Safin admitted that he had not expected to beat Djokovic
Russian Marat Safin caused a sensational upset by knocking out world number three Novak Djokovic in the second round at Wimbledon.
The former world number one overpowered Djokovic 6-4 7-6 (7-3) 6-2 to leave the Centre Court crowd stunned.
Safin has often expressed his frustration at playing on grass but it was Djokovic who appeared to be rattled by the blustery conditions.
The Serb delivered 10 double faults, the last on match point.
Safin told BBC Sport: "It was a great match and I still feel a bit nervous as I have not won such a match in a long time.
"I had to play really well, concentrate from the beginning and be with him game by game.
Safin has his ups and downs and he's known for his mental instability - but he's still a great player
"I had to take my opportunities as he was under pressure fighting for the world number one spot so he has to win matches. From me no-one expects anything."
Safin later admitted that he already booked himself on a flight to Moscow on Wednesday evening but he must now prepare himself for a third-round match against Italian Andreas Seppi.
"I hadn't looked at the draw because I saw I had Djokovic in the second round, but now I will have to check. The way I am playing right now I can go far but it must be step by step," added the Russian.

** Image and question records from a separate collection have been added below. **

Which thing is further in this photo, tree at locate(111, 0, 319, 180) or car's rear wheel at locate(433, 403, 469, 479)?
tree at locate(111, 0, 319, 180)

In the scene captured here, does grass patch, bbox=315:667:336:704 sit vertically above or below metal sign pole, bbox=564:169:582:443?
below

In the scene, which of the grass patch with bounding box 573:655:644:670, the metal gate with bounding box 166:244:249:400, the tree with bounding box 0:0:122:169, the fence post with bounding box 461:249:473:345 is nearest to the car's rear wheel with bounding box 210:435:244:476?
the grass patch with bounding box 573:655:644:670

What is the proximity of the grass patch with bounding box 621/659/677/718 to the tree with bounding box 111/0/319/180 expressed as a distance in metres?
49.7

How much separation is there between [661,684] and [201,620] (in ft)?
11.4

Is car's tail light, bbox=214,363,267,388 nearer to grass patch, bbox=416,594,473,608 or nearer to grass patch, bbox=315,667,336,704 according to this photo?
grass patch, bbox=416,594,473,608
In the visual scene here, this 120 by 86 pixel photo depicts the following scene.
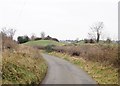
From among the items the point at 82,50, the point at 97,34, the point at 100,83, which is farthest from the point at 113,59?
the point at 97,34

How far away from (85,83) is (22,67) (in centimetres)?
489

Safin's win could also be a boost for world number one Roger Federer, who was seeded to meet Djokovic in the semi-finals.

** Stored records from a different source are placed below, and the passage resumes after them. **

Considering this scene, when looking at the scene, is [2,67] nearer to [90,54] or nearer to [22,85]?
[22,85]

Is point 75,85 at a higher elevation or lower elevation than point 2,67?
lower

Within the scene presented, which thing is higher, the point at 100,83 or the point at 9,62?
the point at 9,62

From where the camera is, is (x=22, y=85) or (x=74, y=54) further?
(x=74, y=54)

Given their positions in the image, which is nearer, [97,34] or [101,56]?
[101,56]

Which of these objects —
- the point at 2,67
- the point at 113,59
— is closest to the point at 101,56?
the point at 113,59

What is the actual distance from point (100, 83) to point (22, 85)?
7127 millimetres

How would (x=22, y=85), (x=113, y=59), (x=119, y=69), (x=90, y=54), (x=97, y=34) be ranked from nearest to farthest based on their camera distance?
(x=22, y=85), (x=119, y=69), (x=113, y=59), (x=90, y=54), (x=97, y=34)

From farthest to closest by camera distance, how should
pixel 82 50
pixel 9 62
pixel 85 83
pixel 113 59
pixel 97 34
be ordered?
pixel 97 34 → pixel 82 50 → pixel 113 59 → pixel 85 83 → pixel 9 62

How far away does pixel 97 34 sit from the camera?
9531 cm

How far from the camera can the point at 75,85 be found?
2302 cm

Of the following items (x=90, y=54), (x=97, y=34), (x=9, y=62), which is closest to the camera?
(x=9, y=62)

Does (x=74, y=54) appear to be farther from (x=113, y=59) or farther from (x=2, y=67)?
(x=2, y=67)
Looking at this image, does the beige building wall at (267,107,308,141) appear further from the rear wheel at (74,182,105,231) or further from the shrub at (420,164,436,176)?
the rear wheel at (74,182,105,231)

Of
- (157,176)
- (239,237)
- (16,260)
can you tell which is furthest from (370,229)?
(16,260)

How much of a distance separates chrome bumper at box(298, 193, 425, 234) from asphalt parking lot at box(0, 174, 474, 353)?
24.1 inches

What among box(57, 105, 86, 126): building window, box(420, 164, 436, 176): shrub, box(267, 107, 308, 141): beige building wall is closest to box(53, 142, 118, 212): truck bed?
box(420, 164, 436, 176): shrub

Australian Open champion Djokovic had been talked about as one of three title contenders, along with Federer and Rafael Nadal.
However, the 21-year-old was completely out of sorts on Wednesday.
I had a bad day at the office - Djokovic
"It was certainly a very bad day for me," he admitted.
"I think being on Centre Court motivated him and he was mentally there today - the opposite of me. I didn't do anything to hurt him, no angles no precision. I was very up and down.
"I'm tired mentally. It's been a long season. He was just better than me. That's it."
Safin, a two-times Grand Slam champion, has seen his ranking slump to 75 through a combination of injuries and inconsistent form but he was at his brutal best on Wednesday.
"The courts have been getting slower and slower at Wimbledon. Now you can play from the baseline without even getting close to the net," said the 28-year-old.
"I had to serve well and stay with him, but he didn't impress me with his game today."
Djokovic had to save three break points in the opening game and that set the tone for a strangely lacklustre display.